(Source records)
========================================================================
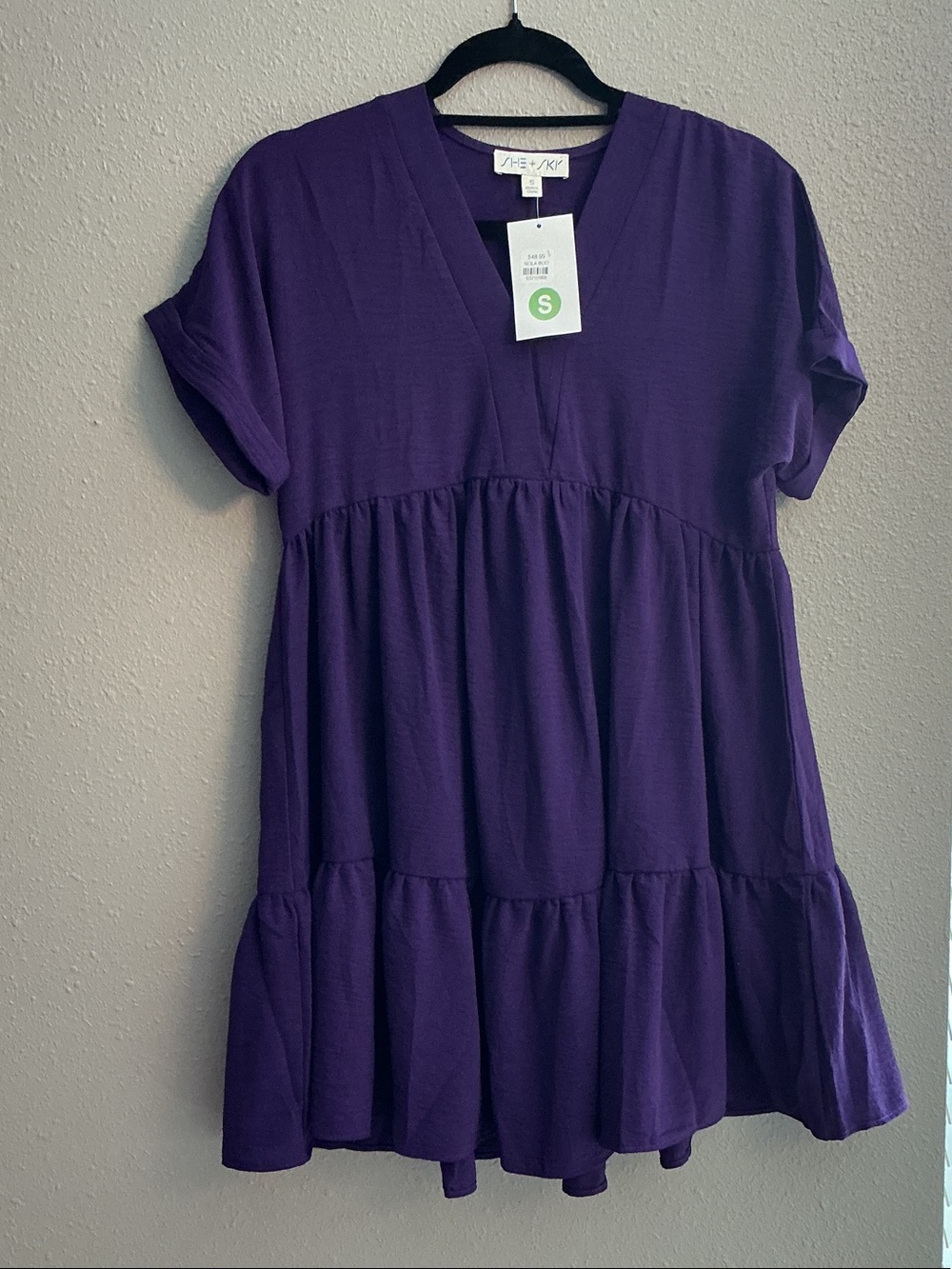 She + Sky Purple V-Neck Tiered Mini Dress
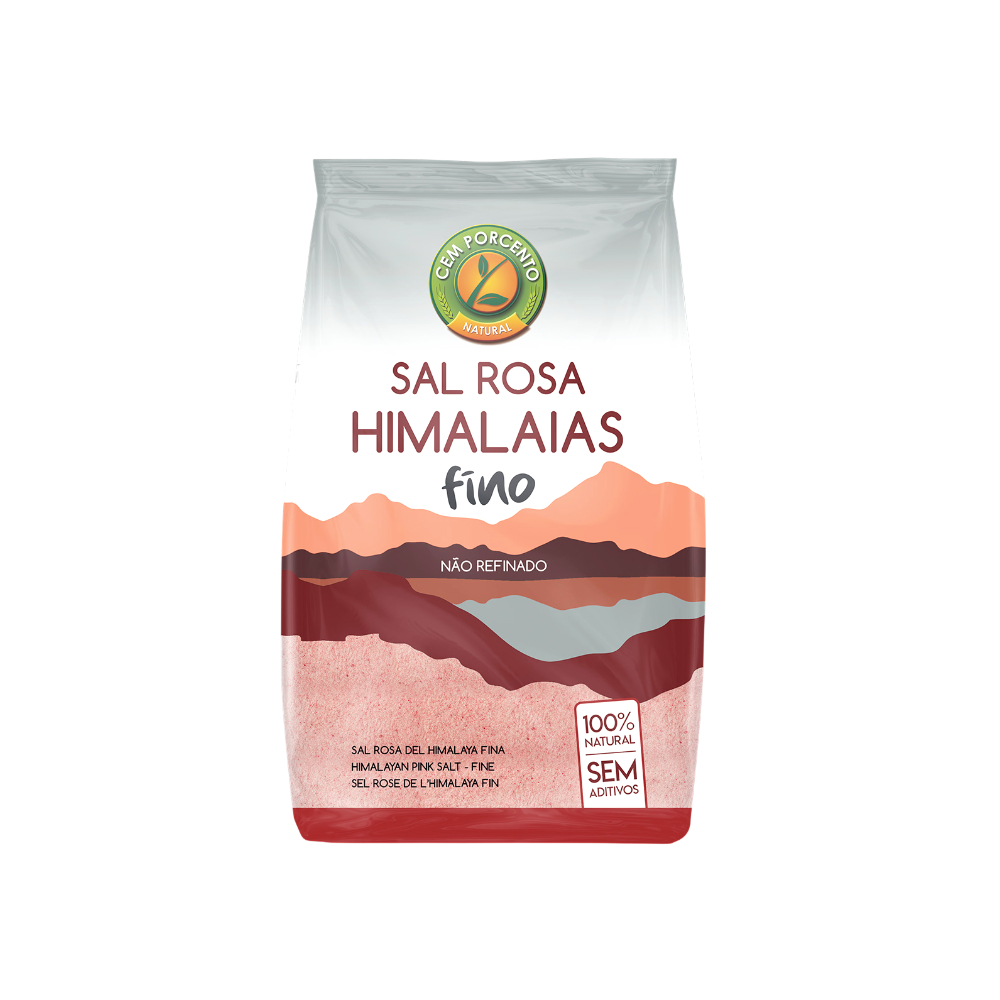 Cem Porcento Sal Dos Himalaias Extra Fin 500g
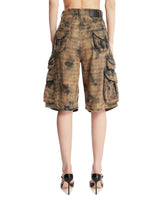 Green Plaid Cargo Shorts | PDP | Antonia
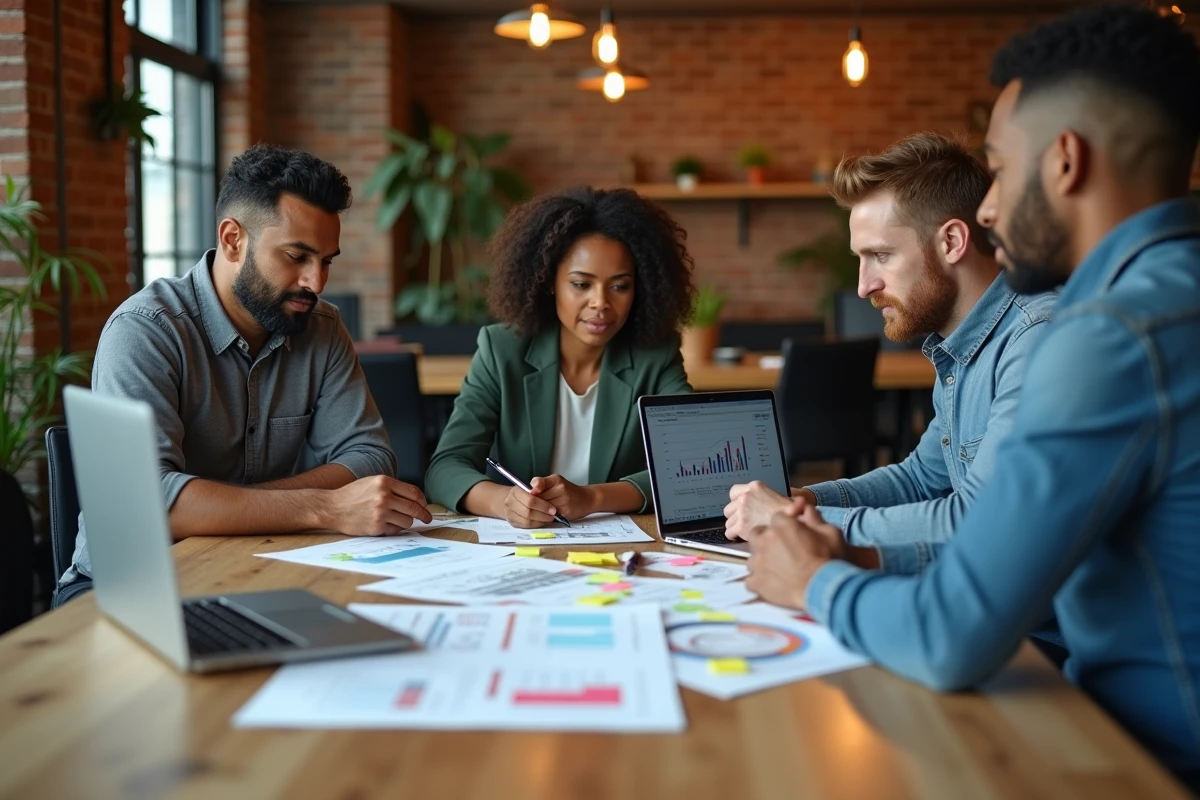 Équipe de professionnels collaborant sur des stratégies de développement autour d'une table en espace coworking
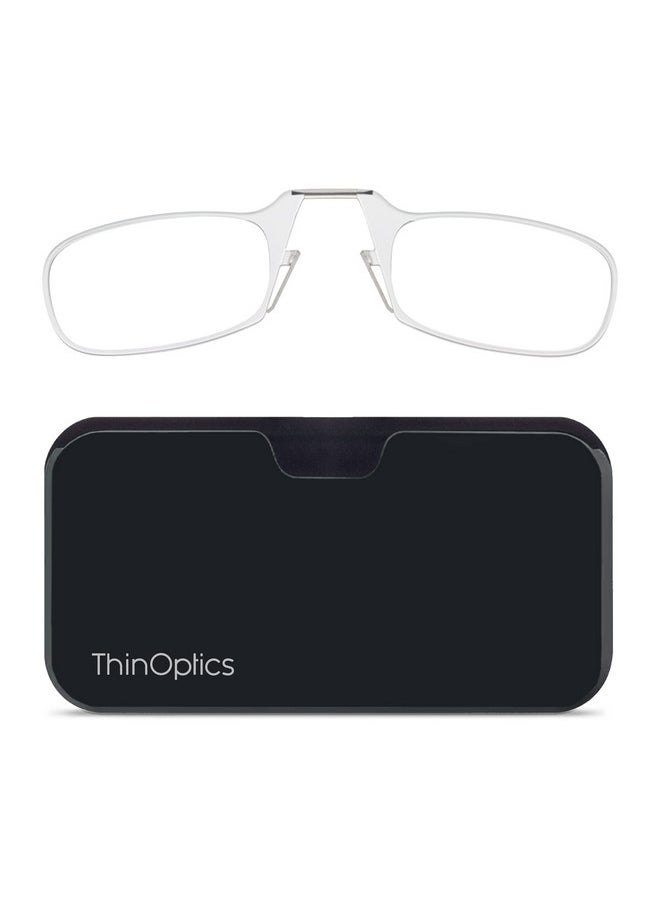 ThinOptics - Unisex Adult Reading Glasses + Black Universal Pod Case Clear Frames 2.00 Strength Readers Clear Frames Black Case 44 Mm - Image 1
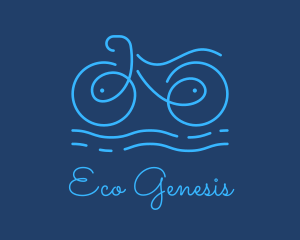 Blue Aqua Water Bike logo design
========================================================================
◆ WHAT IS EXPECTED ◆
Please reproduce every one of the records above word for word, leaving the pictures out of your answer.

◆ FINAL ANSWER ◆
 She + Sky Purple V-Neck Tiered Mini Dress
 Cem Porcento Sal Dos Himalaias Extra Fin 500g
 Green Plaid Cargo Shorts | PDP | Antonia
 Équipe de professionnels collaborant sur des stratégies de développement autour d'une table en espace coworking
 ThinOptics - Unisex Adult Reading Glasses + Black Universal Pod Case Clear Frames 2.00 Strength Readers Clear Frames Black Case 44 Mm - Image 1
 Blue Aqua Water Bike logo design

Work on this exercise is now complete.